El nivel del embalse se acerca a un umbral considerado crítico para la operación del sistema: 1.035 pies. Si el lago cae por debajo de esa marca, algunas turbinas de la represa Hoover deberán detenerse, lo que reduciría en un 70% la capacidad de generación hidroeléctrica de la instalación. Un pronóstico difundido en julio de 2026 estimó que el embalse podría acercarse a ese umbral en los próximos meses y ubicarse por debajo de él hacia la primavera de 2027.
Ante ese escenario, funcionarios federales de Estados Unidos resolvieron no liberar agua más fría desde el lago Powell, a través de la represa Glen Canyon, con el objetivo de proteger especies de peces nativos amenazadas y priorizar la capacidad de generación eléctrica del sistema. Días antes, se había dado a conocer una propuesta para que California, Nevada y Arizona compartan nuevos recortes en su asignación de agua, luego de que los siete estados que integran la cuenca no lograran un acuerdo de distribución a largo plazo.
El río Colorado abastece de agua a más de 40 millones de personas distribuidas en siete estados —Arizona, California, Colorado, Nevada, Nuevo México, Utah y Wyoming—, además de distintas naciones tribales y dos estados de México.
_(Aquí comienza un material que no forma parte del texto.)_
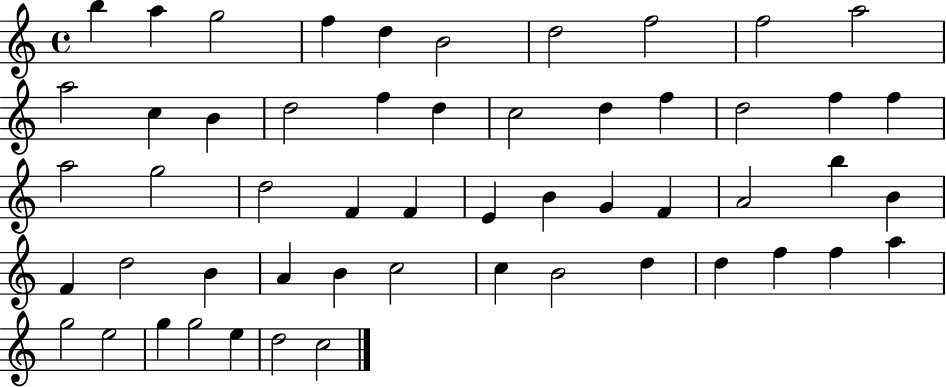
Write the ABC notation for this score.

X:1
T:Untitled
M:4/4
L:1/4
K:C
b a g2 f d B2 d2 f2 f2 a2 a2 c B d2 f d c2 d f d2 f f a2 g2 d2 F F E B G F A2 b B F d2 B A B c2 c B2 d d f f a g2 e2 g g2 e d2 c2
La situación del embalse es seguida de cerca por las autoridades de ambos países, dado que los recortes de agua acordados en Estados Unidos también inciden en la asignación que recibe México en el marco de los tratados binacionales vigentes.
El caso del lago Mead se suma a otros episodios de estrés hídrico registrados este año en distintos puntos de América, y vuelve a poner en agenda la discusión sobre la gestión de largo plazo de una cuenca compartida por múltiples jurisdicciones, en un contexto de sequía prolongada y demanda creciente.